2. In support of the rule several grounds have been urged. In the first place it has been contended that as the petitioners took delivery after the damages had been assessed and a certificate of such assessments showing the amount of it as Rs. 334-8-0 had been given to the petitioners and after the Chief Station Master at Shalimar had promised to make good the amount the railway Co. are under a disability to plead the Risk Notes. In answer to this contention it is enough to say that nothing has been proved which would go to raise an estoppel of this nature against the Co. Nextly, it has been urged that the goods were not carried in the proper vehicles enjoined by the rules and so there was misconduct on the part of the Co.'s servants which would deprive the Co. of their protection under the Risk Notes. The finding on this point as recorded by the Subordinate Judge is against the petitioner. Thirdly, it has been urged that the conditions under which the Risk Notes could be taken were nonexistent and so the Risk Notes are not operative. What is said under this head is that Risk Note form A is to be used when Articles are tendered for carriage in bad condition or so defectively packed as to be liable to damage, leakage or wastage in transit, but that, in point of fact, no packing conditions were in existence at the date of dispatch of the goods, and that Risk Note Form B is to be used only when there is an alternative rate quoted for the goods in the tariff and the consignor avails himself of the lower rate while at the date of the dispatch biris had only one rate. Neither of these matters appears to have been specifically raised in the Court below. In view, however, of the importance of the ease we have allowed the parties to go into these matters.. We find that the arguments so far as these matters are concerned are based on some erroneous supposition. The Forwarding Note itself bears the endorsement

Packed in bags and baskets instead of boxes as required by the packing conditions prescribed.

showing that such rules did exist at the time. The tariff rates produced before us show that there were alternative rates and the petitioners availed themselves of the lower rate.

3. The Risk Notes, therefore, were taken on the basis of existing conditions and in our opinion were operative. Nextly, it has been contended that the agreement to limit the liability of the Co. was void as the Risk Notes were not duly executed within the meaning of Section 72, Sub-section (2) Clause (a), Railway Act.

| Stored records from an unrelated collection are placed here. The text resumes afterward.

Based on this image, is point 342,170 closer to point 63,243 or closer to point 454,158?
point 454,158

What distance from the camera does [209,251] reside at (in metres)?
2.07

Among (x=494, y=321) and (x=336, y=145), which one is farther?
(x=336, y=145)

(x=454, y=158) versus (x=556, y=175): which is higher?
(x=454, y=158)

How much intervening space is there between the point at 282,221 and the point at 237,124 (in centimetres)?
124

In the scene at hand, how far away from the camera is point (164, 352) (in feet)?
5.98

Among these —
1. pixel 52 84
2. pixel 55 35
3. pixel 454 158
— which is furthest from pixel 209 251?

We find ourselves unable to agree in this contention, because the Risk Notes have been proved to have been signed by the plaintiff' agent at Gondia who delivered the goods to the Ry. Administration. Lastly, it has been urged that the agreement is void in that it was not in a from approved by the Governor-General-in-Council, as it must be, under Section 72, Sub-section (2), Clause (b). The defect that is pointed out is that whereas in the approved Forms of Risk Notes A and B it is stated that the Risk Notes, the Forwarding Order and the Ry. Receipt must bear one and 'the same date', here the Risk Notes bere date 13th July 1926 and the Ry. Receipt, 15th July 1926. Reliance for this contention has been placed upon a decision of Tek Chand, J., in the case of E.I. Ry. v. Jot Ram Chandra Bhan [1916] 20 C.W.N. : A.I.R. 1928 Lahore 162. With all respect to the learned Judge we must say we are unable to agree with him in the view that he has taken with regard to a discrepancy of this character. The case of Mahabasha Bankapur v. Secy. of State [1916] 20 C.W.N. 685 upon which he has relied is, in our opinion, widely different. We are of opinion that so long as it is established that the Risk Notes, the Forwarding Note and Railway Receipt refer to the consignment in question the Co. is amply protected.

4. As all the contentions urged in support of the Rule fail, the rule must be discharged with costs 2 gold mothers.